━━━━━ PROVIDED RECORDS ━━━━━

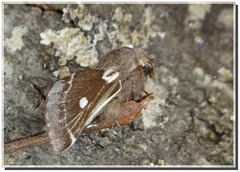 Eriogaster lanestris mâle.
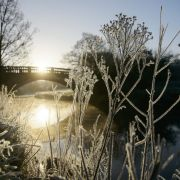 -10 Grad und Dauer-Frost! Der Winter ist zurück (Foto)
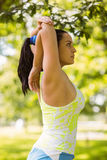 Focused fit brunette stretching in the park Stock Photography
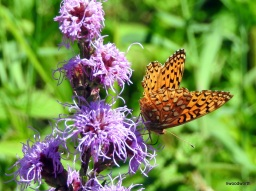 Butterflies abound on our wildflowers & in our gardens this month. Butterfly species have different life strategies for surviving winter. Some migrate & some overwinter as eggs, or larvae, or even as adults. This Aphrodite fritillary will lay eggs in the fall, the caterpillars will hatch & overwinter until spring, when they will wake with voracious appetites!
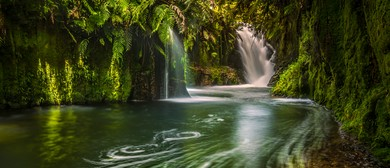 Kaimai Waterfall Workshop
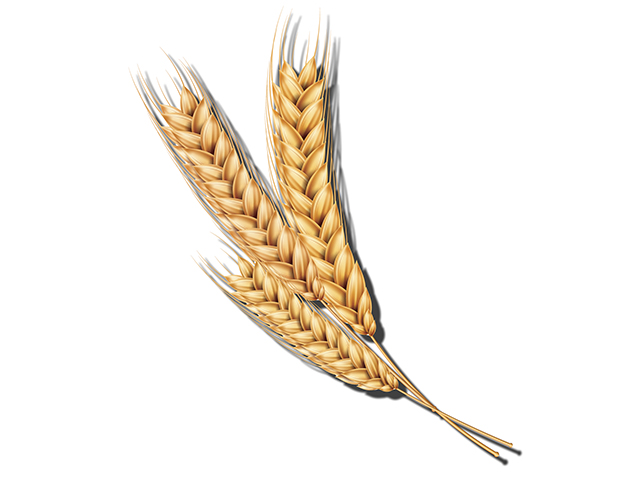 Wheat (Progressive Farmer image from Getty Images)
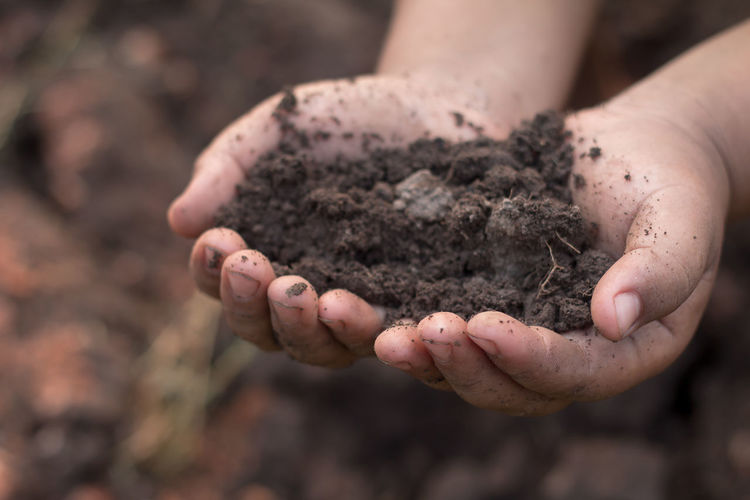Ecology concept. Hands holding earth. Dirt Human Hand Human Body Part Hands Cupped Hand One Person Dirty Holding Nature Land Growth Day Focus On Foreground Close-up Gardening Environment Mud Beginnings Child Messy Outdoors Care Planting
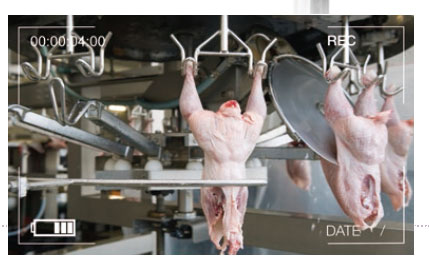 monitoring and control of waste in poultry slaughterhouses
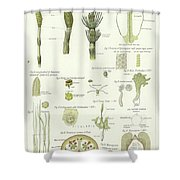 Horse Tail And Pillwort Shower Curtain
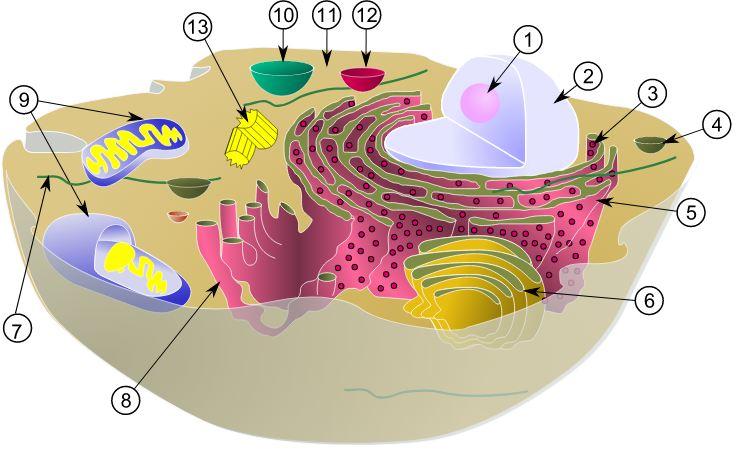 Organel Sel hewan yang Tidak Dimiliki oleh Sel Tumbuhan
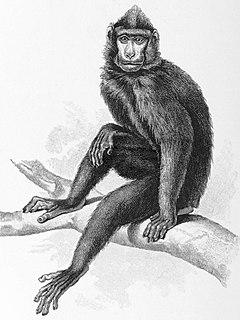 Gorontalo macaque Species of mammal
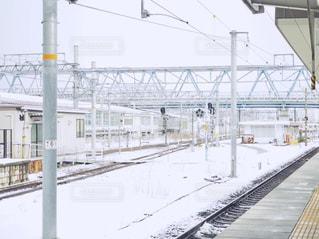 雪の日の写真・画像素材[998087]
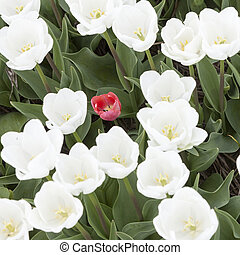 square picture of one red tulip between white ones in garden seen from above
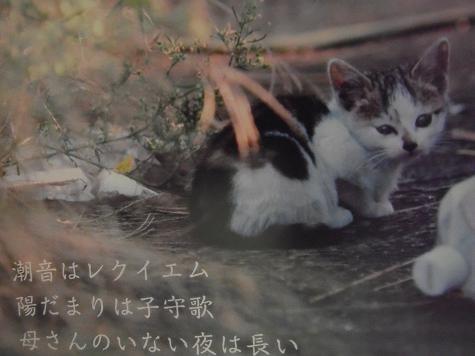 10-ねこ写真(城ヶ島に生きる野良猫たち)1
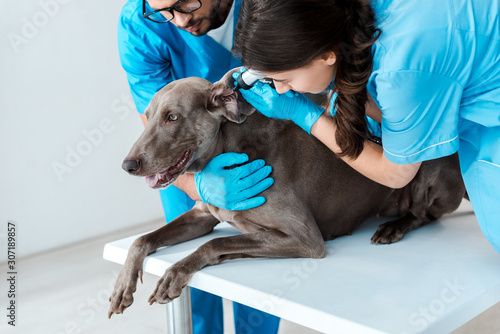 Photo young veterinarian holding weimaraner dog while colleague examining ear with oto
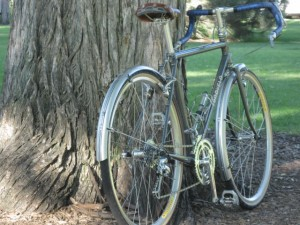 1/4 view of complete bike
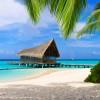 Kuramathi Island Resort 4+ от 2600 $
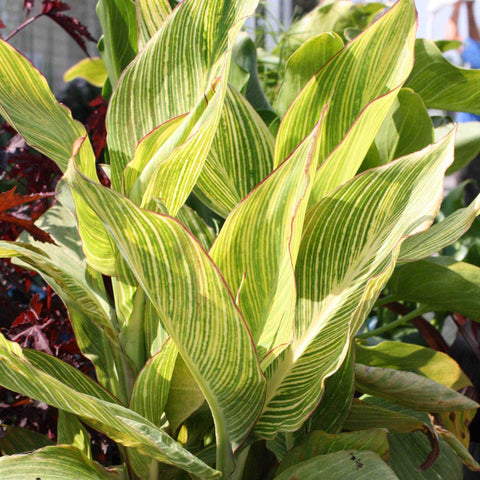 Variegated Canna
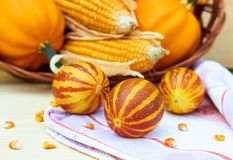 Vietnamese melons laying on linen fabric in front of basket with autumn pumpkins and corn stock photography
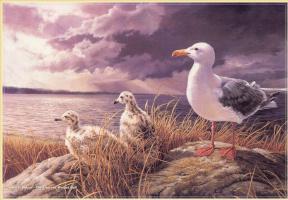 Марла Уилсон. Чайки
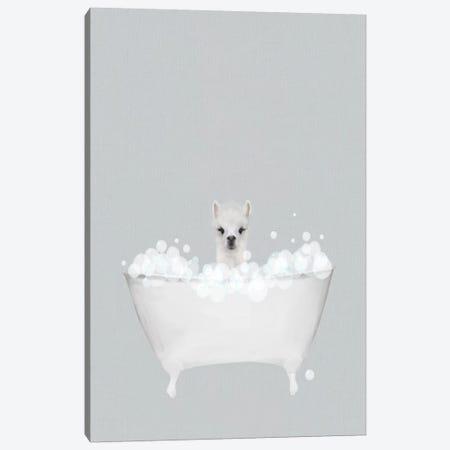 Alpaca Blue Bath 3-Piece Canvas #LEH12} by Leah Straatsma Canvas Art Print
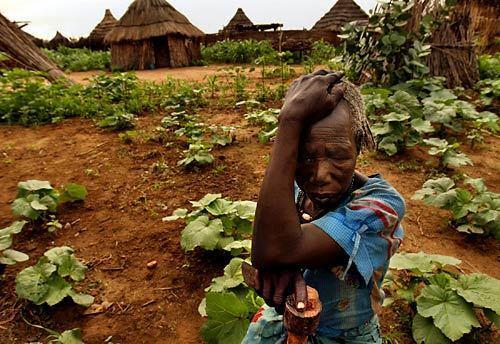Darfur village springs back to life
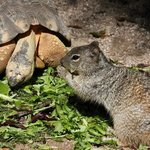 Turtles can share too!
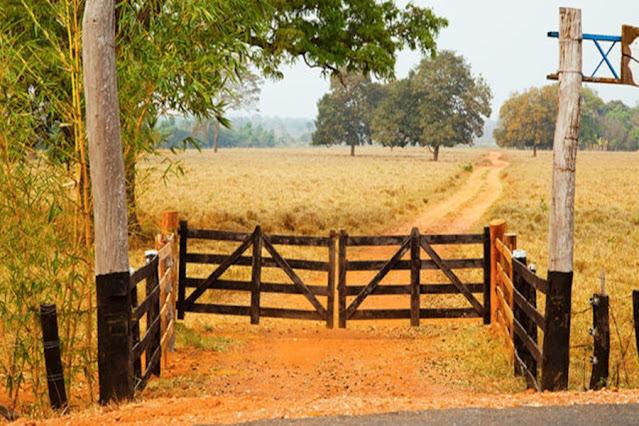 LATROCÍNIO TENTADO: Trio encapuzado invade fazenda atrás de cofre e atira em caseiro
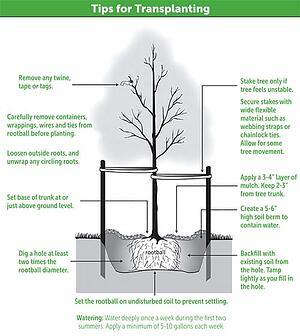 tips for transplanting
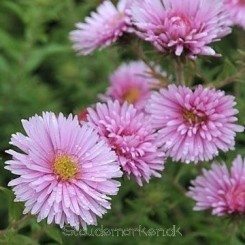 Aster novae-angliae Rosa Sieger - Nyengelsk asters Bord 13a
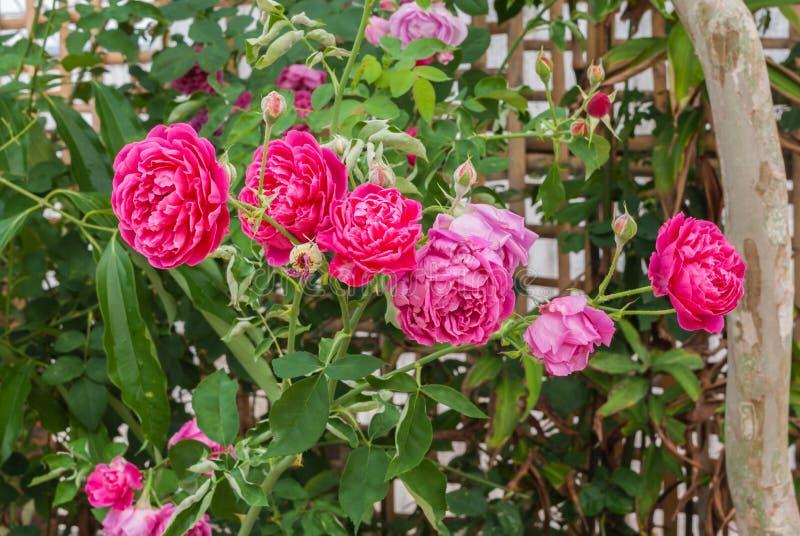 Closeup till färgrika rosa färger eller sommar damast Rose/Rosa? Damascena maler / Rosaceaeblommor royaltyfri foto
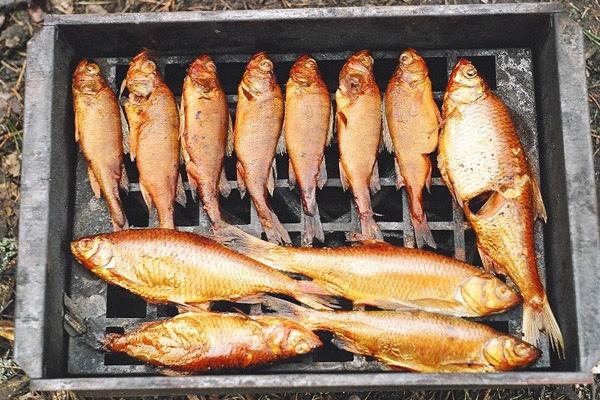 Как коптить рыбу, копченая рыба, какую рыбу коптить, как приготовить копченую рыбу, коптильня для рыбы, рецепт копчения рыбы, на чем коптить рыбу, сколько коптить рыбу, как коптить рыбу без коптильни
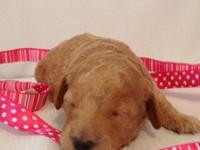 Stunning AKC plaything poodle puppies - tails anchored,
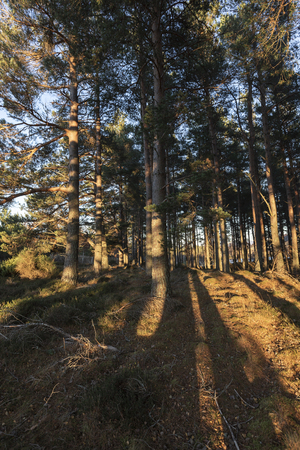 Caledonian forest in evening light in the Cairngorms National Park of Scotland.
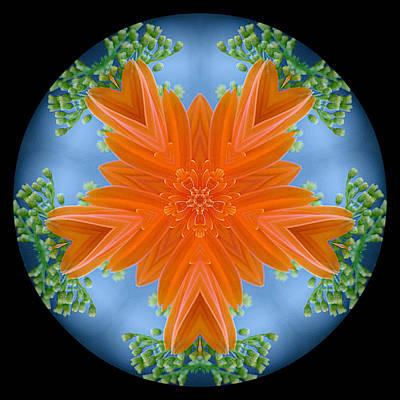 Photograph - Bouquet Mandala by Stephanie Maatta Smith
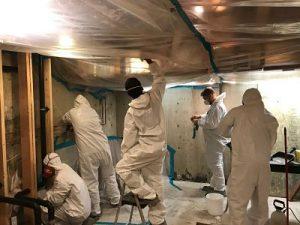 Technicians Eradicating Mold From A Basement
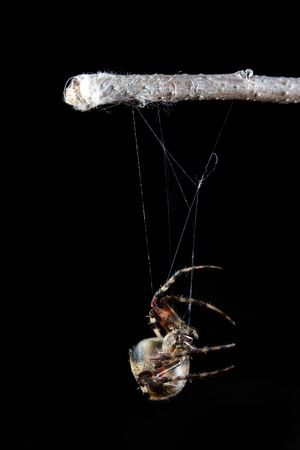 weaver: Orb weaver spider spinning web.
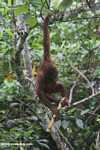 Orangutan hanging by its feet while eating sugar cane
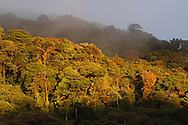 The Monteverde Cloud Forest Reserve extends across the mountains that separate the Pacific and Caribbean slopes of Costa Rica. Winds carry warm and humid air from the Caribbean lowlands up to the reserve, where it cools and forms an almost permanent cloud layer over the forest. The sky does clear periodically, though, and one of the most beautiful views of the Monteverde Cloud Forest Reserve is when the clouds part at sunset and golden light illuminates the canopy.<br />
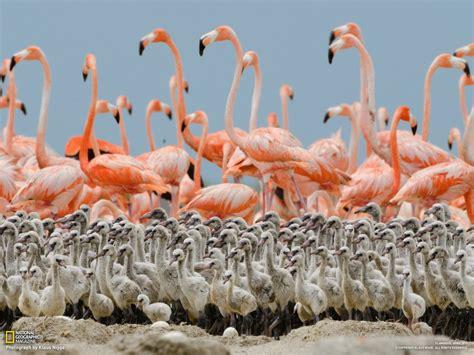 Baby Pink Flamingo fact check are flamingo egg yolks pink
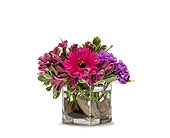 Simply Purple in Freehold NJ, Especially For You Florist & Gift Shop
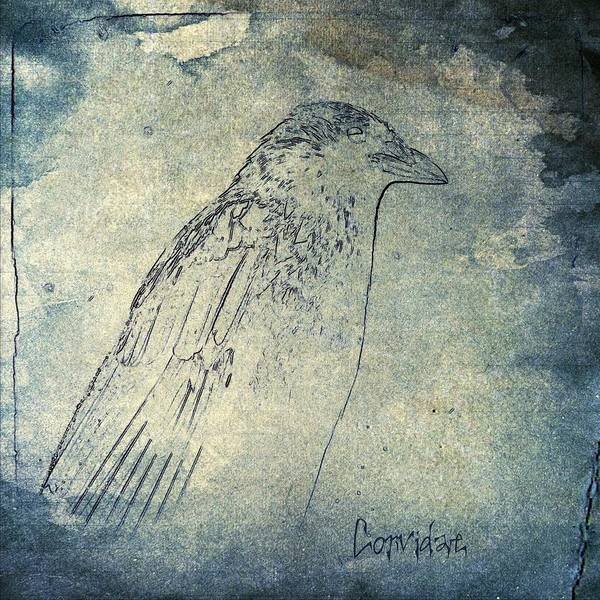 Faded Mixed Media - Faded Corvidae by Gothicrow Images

━━━━━

[WHAT NEEDS TO BE DONE]:
In your answer, give every line of the listing above exactly, and do not include the images.

[ANSWER TO THIS TASK]:
 Eriogaster lanestris mâle.
 -10 Grad und Dauer-Frost! Der Winter ist zurück (Foto)
 Focused fit brunette stretching in the park Stock Photography
 Butterflies abound on our wildflowers & in our gardens this month. Butterfly species have different life strategies for surviving winter. Some migrate & some overwinter as eggs, or larvae, or even as adults. This Aphrodite fritillary will lay eggs in the fall, the caterpillars will hatch & overwinter until spring, when they will wake with voracious appetites!
 Kaimai Waterfall Workshop
 Wheat (Progressive Farmer image from Getty Images)
Ecology concept. Hands holding earth. Dirt Human Hand Human Body Part Hands Cupped Hand One Person Dirty Holding Nature Land Growth Day Focus On Foreground Close-up Gardening Environment Mud Beginnings Child Messy Outdoors Care Planting
 monitoring and control of waste in poultry slaughterhouses
 Horse Tail And Pillwort Shower Curtain
 Organel Sel hewan yang Tidak Dimiliki oleh Sel Tumbuhan
 Gorontalo macaque Species of mammal
 雪の日の写真・画像素材[998087]
 square picture of one red tulip between white ones in garden seen from above
 10-ねこ写真(城ヶ島に生きる野良猫たち)1
 Photo young veterinarian holding weimaraner dog while colleague examining ear with oto
 1/4 view of complete bike
 Kuramathi Island Resort 4+ от 2600 $
 Variegated Canna
 Vietnamese melons laying on linen fabric in front of basket with autumn pumpkins and corn stock photography
 Марла Уилсон. Чайки
 Alpaca Blue Bath 3-Piece Canvas #LEH12} by Leah Straatsma Canvas Art Print
Darfur village springs back to life
 Turtles can share too!
 LATROCÍNIO TENTADO: Trio encapuzado invade fazenda atrás de cofre e atira em caseiro
 tips for transplanting
 Aster novae-angliae Rosa Sieger - Nyengelsk asters Bord 13a
 Closeup till färgrika rosa färger eller sommar damast Rose/Rosa? Damascena maler / Rosaceaeblommor royaltyfri foto
 Как коптить рыбу, копченая рыба, какую рыбу коптить, как приготовить копченую рыбу, коптильня для рыбы, рецепт копчения рыбы, на чем коптить рыбу, сколько коптить рыбу, как коптить рыбу без коптильни
 Stunning AKC plaything poodle puppies - tails anchored,
 Caledonian forest in evening light in the Cairngorms National Park of Scotland.
 Photograph - Bouquet Mandala by Stephanie Maatta Smith
 Technicians Eradicating Mold From A Basement
 weaver: Orb weaver spider spinning web.
 Orangutan hanging by its feet while eating sugar cane
 The Monteverde Cloud Forest Reserve extends across the mountains that separate the Pacific and Caribbean slopes of Costa Rica. Winds carry warm and humid air from the Caribbean lowlands up to the reserve, where it cools and forms an almost permanent cloud layer over the forest. The sky does clear periodically, though, and one of the most beautiful views of the Monteverde Cloud Forest Reserve is when the clouds part at sunset and golden light illuminates the canopy.<br />
 Baby Pink Flamingo fact check are flamingo egg yolks pink
 Simply Purple in Freehold NJ, Especially For You Florist & Gift Shop
 Faded Mixed Media - Faded Corvidae by Gothicrow Images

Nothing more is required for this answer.